Your instructions: The listing below must be repeated word for word, with its images excluded.

● ● ● ●

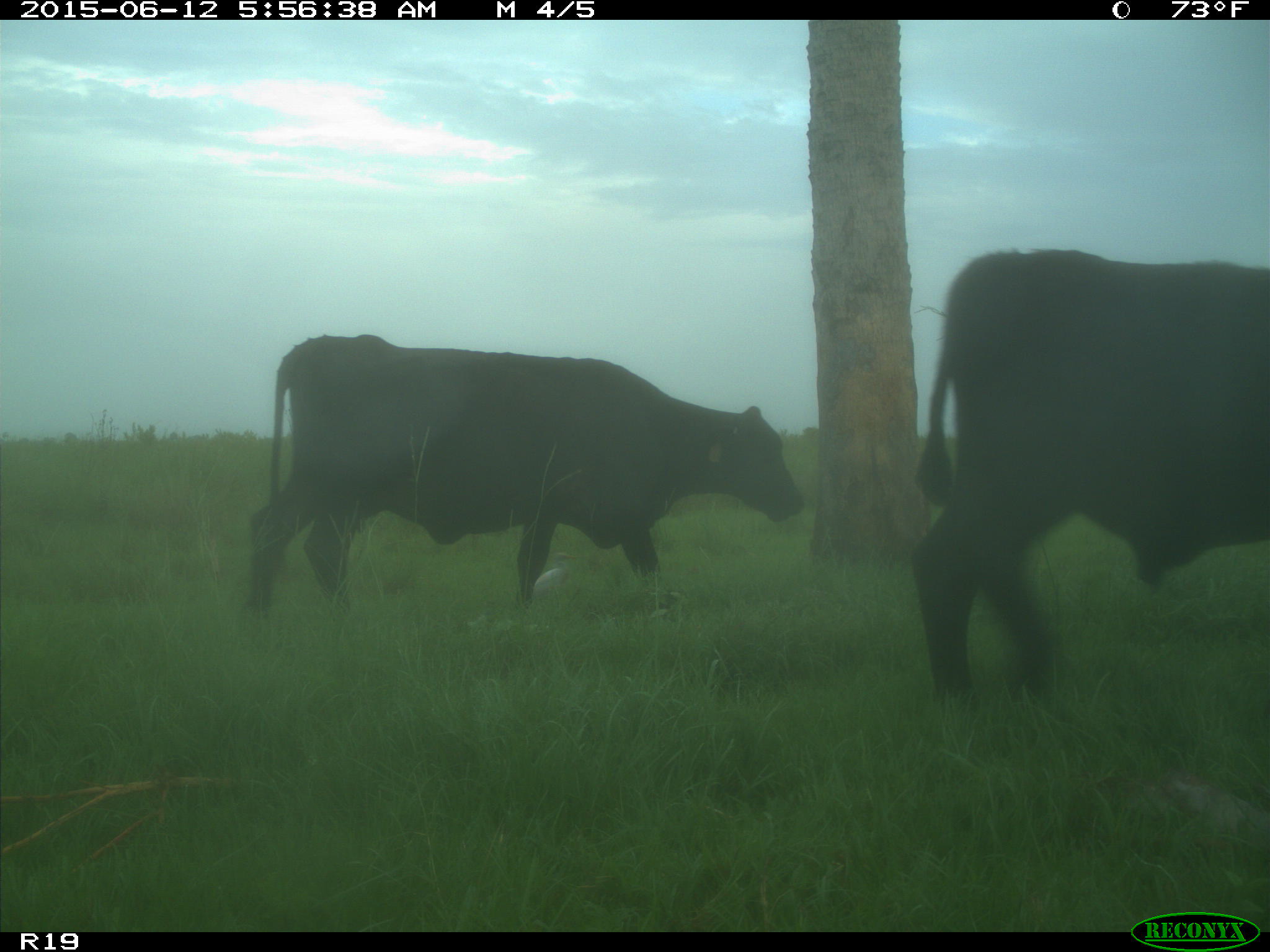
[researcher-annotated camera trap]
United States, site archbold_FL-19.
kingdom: Animalia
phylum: Chordata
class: Mammalia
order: Artiodactyla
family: Bovidae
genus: Bos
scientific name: Bos taurus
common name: domestic cow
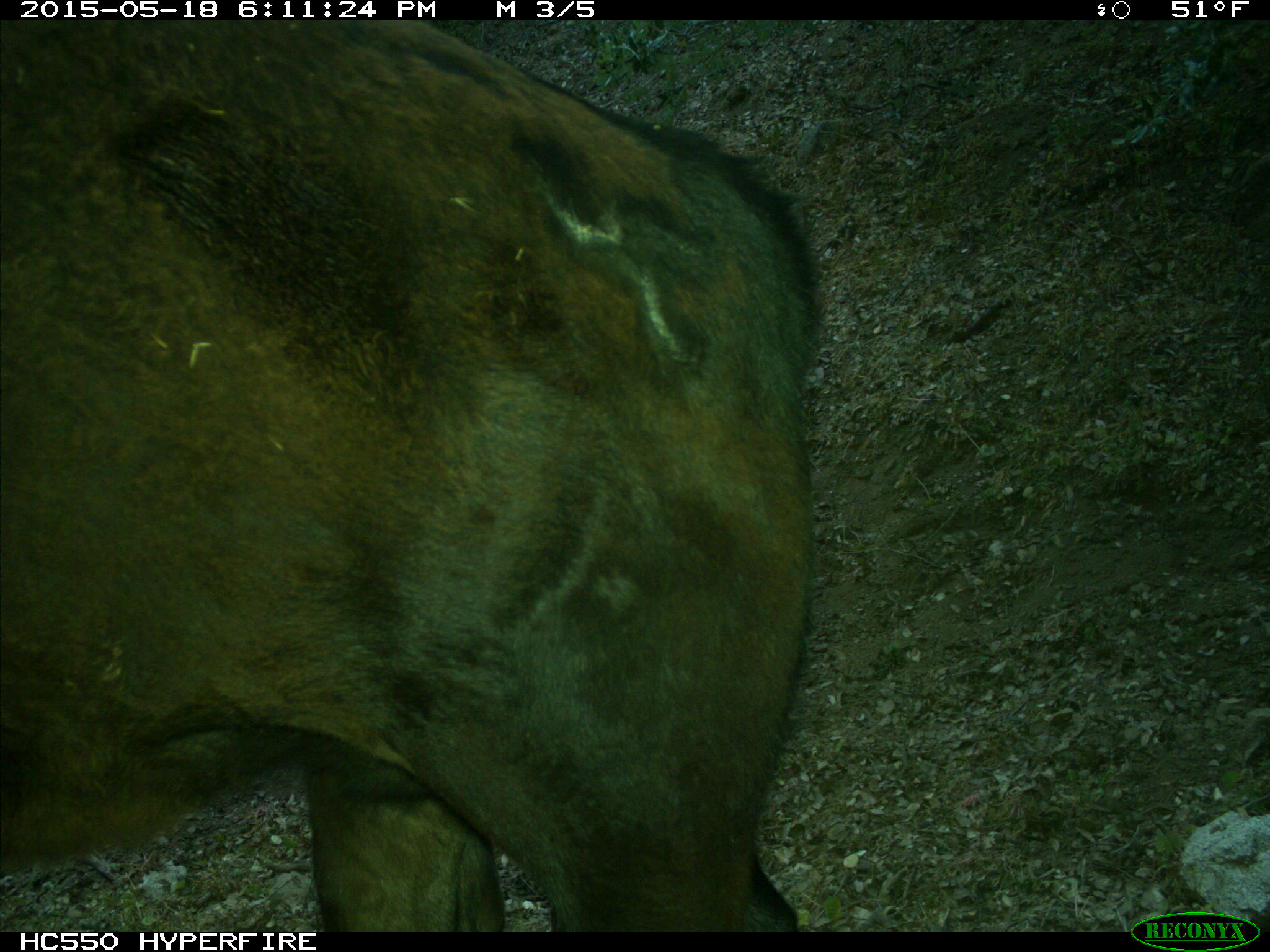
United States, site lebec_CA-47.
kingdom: Animalia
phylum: Chordata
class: Mammalia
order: Artiodactyla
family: Bovidae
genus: Bos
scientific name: Bos taurus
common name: domestic cow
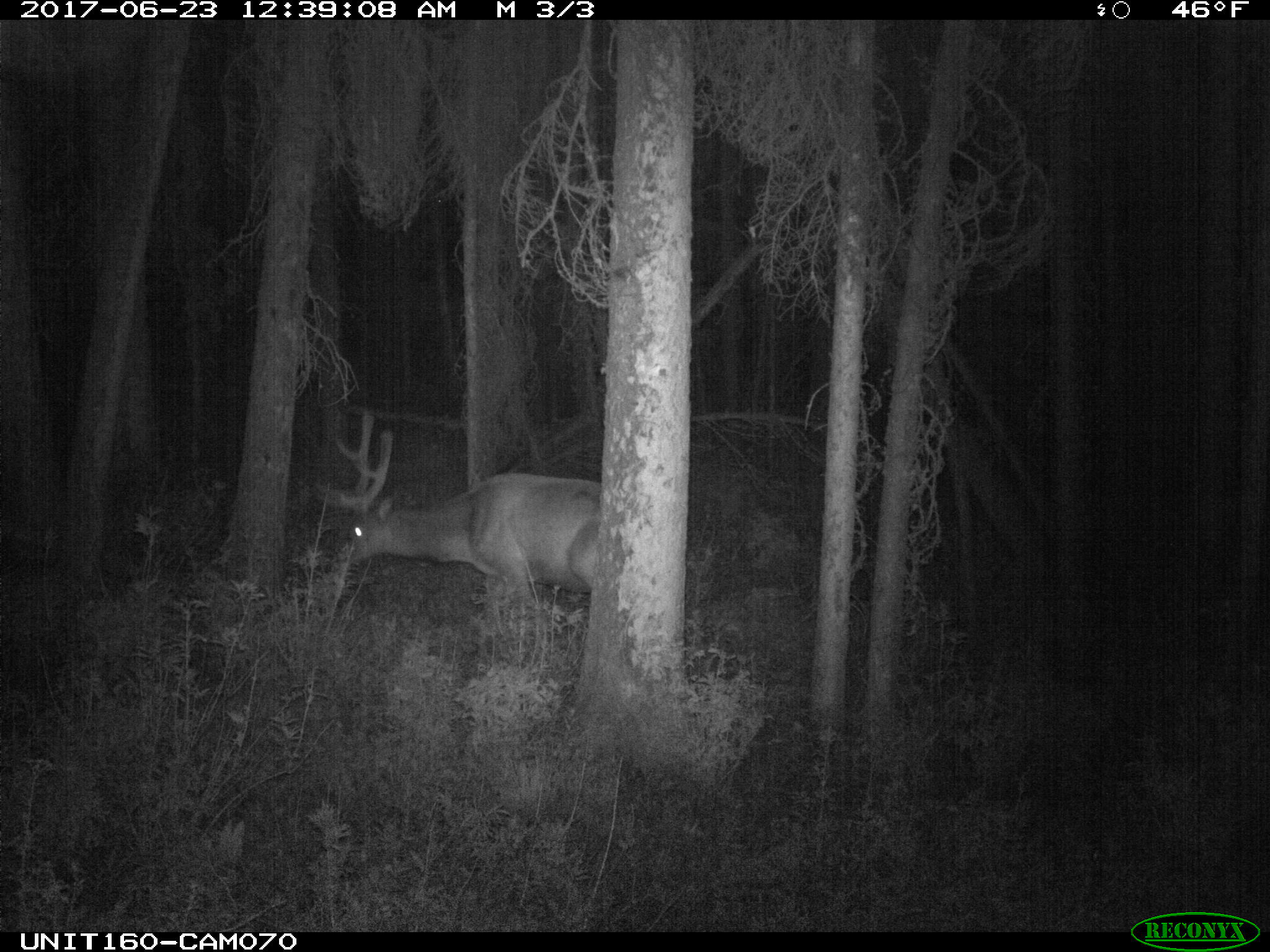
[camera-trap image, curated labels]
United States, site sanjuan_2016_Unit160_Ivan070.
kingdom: Animalia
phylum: Chordata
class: Mammalia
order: Artiodactyla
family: Cervidae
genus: Cervus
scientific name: Cervus elaphus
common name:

● ● ● ●

Exercise answer:
[researcher-annotated camera trap]
United States, site archbold_FL-19.
kingdom: Animalia
phylum: Chordata
class: Mammalia
order: Artiodactyla
family: Bovidae
genus: Bos
scientific name: Bos taurus
common name: domestic cow
United States, site lebec_CA-47.
kingdom: Animalia
phylum: Chordata
class: Mammalia
order: Artiodactyla
family: Bovidae
genus: Bos
scientific name: Bos taurus
common name: domestic cow
[camera-trap image, curated labels]
United States, site sanjuan_2016_Unit160_Ivan070.
kingdom: Animalia
phylum: Chordata
class: Mammalia
order: Artiodactyla
family: Cervidae
genus: Cervus
scientific name: Cervus elaphus
common name:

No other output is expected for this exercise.